This program is try to do something that I have no idea to detect if it is even distantly correct. I was able to find a peculiar dataset called X-Ray Defraction Imageset thanks to Czyzewski et. al. The imageset was downloaded for traning the dataset from the link available here. I love to try out something new as a hobby and see how it works out to be.

Czyzewski, Adam, Krawiec, Faustyna, Brzezinski, Dariusz, & Porebski, Przemyslaw J. (2019). RefleX: X-ray diffraction images dataset (Version 1.0.0) [Data set]. Zenodo. http://doi.org/10.5281/zenodo.2605120

X-Ray Defraction Imageset from here

Tracking Experiments

Now we are going to explore options on how to get our accuracy high enough. We have various tools that track the experiments that were done. Having such things help us to understand what hyper parameters to choose and get intutions on what experiments to try.

We are going to use WandB which is one amoung the top tools used.

I may use this for klogging my experiments. However, Since the one that gave the best result is shown below, its trivial if you use WandB and WandBCallback.

#collapse
import os
os.environ['WANDB_BASE_URL'] = 'http://localhost:8080'
from fastai2.callback.wandb import wandb,WandbCallback

Extract Data

If you havent extracted the zip file, the first step might be to extract it. The extraction can be manual or can be done using Python

Setup the notebook

The first step might be to setup the notebook and set path correctly. This will remove all possible hindrences on later.

Lets just import the required libraries from fastai2. As it is a vision task we shall try importing fastai2.vision

Also the file that maps the labels to the images is a CSV. we know pandas is good at tabular data and is the most convinent way to handle CSV data. So, we include that as well

from fastai2.vision.all import *
from fastai2.vision.widgets import *
import pandas as pd 

We create path variable to be pointing to the location wherever it is downloaded

#collapse
path=Path("../../data/Multi-label/")
Path.BASE_PATH = path

Path from pathlib by itself doesn't have a convenience function to list all child files/folders. we may have to actually do list(path.iterdir()) to get that. Fast-AI however has made a convenient function .ls() that gets overloaded as we import the library

files=path.ls()
files
(#3) [Path('images'),Path('labels.csv'),Path('reflex_img_1024_inter_nearest.zip')]

Here we see that the images are available in the images folder and the label-image mapping is done in labels.csv. The original downloaded zip file is the other reflex_img_1024_inter_nearest.zip file that is available. However it is never used in this program

Analysis

I have no idea how the data is in the CSV or image.
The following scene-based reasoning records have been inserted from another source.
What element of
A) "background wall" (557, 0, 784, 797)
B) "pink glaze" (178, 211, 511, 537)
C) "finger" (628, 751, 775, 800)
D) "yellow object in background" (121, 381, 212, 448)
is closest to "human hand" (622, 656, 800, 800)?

Lets just load the data and have a look at it

labels_df=pd.read_csv(path/'labels.csv')
labels_df
image loop_scattering background_ring strong_background diffuse_scattering artifact ice_ring non_uniform_detector
0 152803_2_0001 1 0 1 0 0 0 0
1 81258_1_E1_001 1 1 1 0 0 0 0
2 HMCb11_AY6-7_00001 0 1 1 0 1 0 0
3 195706_1_E2_00001 0 0 0 0 1 1 0
4 nui1-10_1_001 1 1 1 0 0 0 0
... ... ... ... ... ... ... ... ...
6306 wjm1-6 0 1 0 0 0 0 0
6307 xtal-C7-eg.0001 0 0 0 0 0 0 1
6308 AR1_IF0130_screen_0001 0 0 1 0 1 0 1
6309 215574f10_x0001 1 1 1 0 0 0 0
6310 63667_1_E2 1 0 0 0 0 1 0

6311 rows × 8 columns

Now we see that the CSV has image as the first column and columns that representing the label as list of columns each reflecting 1 or 0 as in True or False.

There are totally 6311 samples. We also see that the number of columns available are 8. 1 input (Image file name) and the 7 probable classes.

Data Munching

All the label columns are having values as 0 or 1. This is one of the ways to directly feed this as on-hot encoded vector to the model. But we may have inconvinence in interpreting 0 and 1 and mapping columns.

If we let fastai2 do the one-hot-encoding, we may have some extra convience in interpreting the model output. So I prefer to have the labels as the actual string with comma seperation between those columns. I do that in the following steps.

  • Get all label columns
  • For each row, if the label is marked as present (i.e) value is 1, then add that to the string
  • Add a new column labels with the label names of the ones that just exist
y_cols=list(labels_df.columns[1:])
def get_labels(row):
    return ', '.join([col for col in y_cols if row[col]==1])
labels_df['labels']=labels_df.apply(get_labels,axis=1)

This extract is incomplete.